Friday, March 28, 2008

It's a Grandma Thing! / Guest Blogger Alert

Let's be honest here. It's pretty obvious that I have become way to big to write my own postings so I've decided to farm out the job. I was lucky enough to find someone who was willing to work for dirt cheap - my mother! What a sucker! So please give a warm bloggers welcome to my mother Jennifer
It’s a Grandma Thing!

I have been asked to be a guest blogger. Imagine that. I’m not sure if Cat is enabling my blogaholism or if she’s just riding out a streak of writer’s block but I’m going for it! Thus follows random Grandma Thoughts:

• Babies are miracles and in the past year my life has been twice blessed. Owen is spectacular! Drew is beyond wonderful! Can the goofy smile from reveling in their being become permanently embedded on my face? Only time will tell.

• Drew and Owen are so spectacular because their parents are doing such a great job. Hats off to Dan and Cat and Anne and Steve.

• I am inheriting the two best step-granddaughters ever. Alyssa and Carly are extra blessings.

• I love bullet points. Thank you to the Microsoft Word inventor who gave them to me and has allowed me to overuse them in so many documents both at home and at work. I will always revere you.
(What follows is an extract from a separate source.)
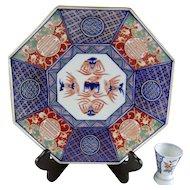 Japanese Antique Imari Porcelain Nakazaro Hakkaku-zara Large Plate
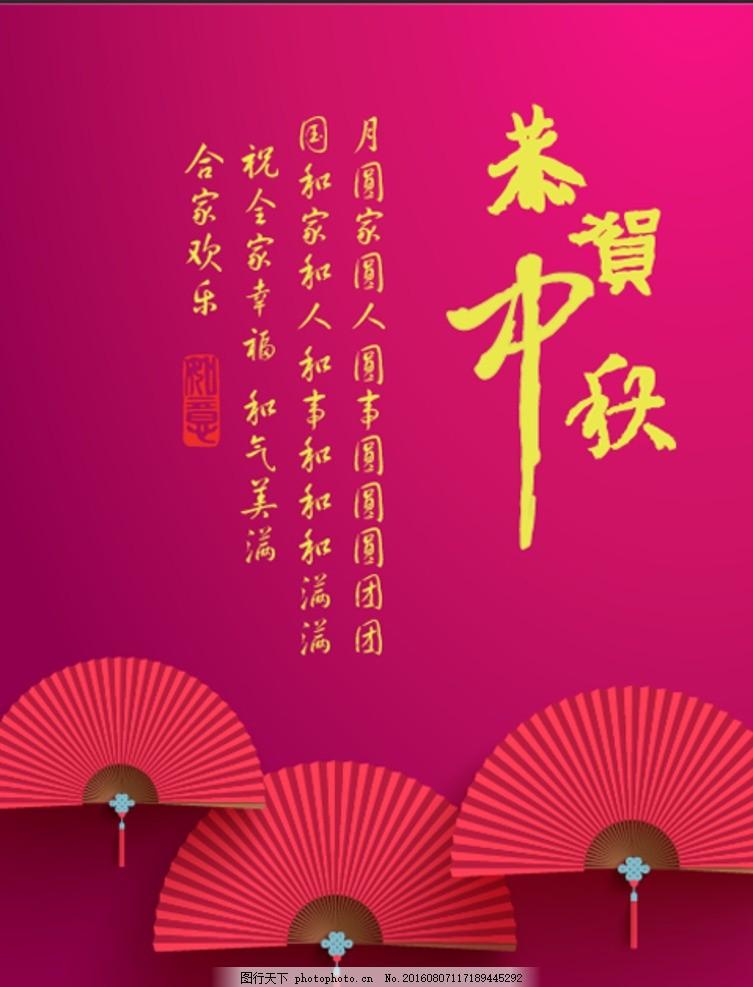 中秋节海报 中秋佳节 中秋节贺卡 淘宝中秋节 中秋节宣传单 中秋节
• Speaking of Microsoft…segue into computer then into internet. Isn’t the internet an amazing thing? The people I have met; the bonds I have formed; the stories I have shared; the tears I have shed; all while leaning over a keyboard and pretending I can type. The great big world has become much smaller. (No pun intended!).

• Are my office mates ever going to tire of my endless Grandma Grin? Will they band together and rip down the bulletin board that has fondly been named “The Shrine”? Will they unplug and pitch out the window the digital frame that has 350 pictures of Drew, Alyssa, Carly and Owen ceaselessly cycling for 8 hrs a day? Can I be fired for excessive grandmahood?

• It’s wonderful to share experiences and advice when you are the parent of a child who faces special challenges. I have seen some terrific support offered in this blogging circle. Outside the circle, while exploring other informative sites, I have found some advice to be judgmental and dare I say it, smug! There are folks who have come off to me as “know it alls” and have made hurtful and judgmental comments. Trust your instincts as parents. Know your children and be sensitive to their strengths and abilities. If it appears that they can handle a jumperoo or an exersaucer or even, GASP, an umbrella stroller, discuss it with your physician, listen to his advice and go with your gut. All children are different. Even our different children are all different.

• There are many NEVERS in parenting. Never leave your baby in the bathtub unattended. Never leave your baby unattended in a shopping cart. (Feel free to jump in here…) But, there are many, many gray areas.

• My husband; Cat and Anne’s dad; Owen, Drew, Alyssa and Carly’s grandpa; is the best.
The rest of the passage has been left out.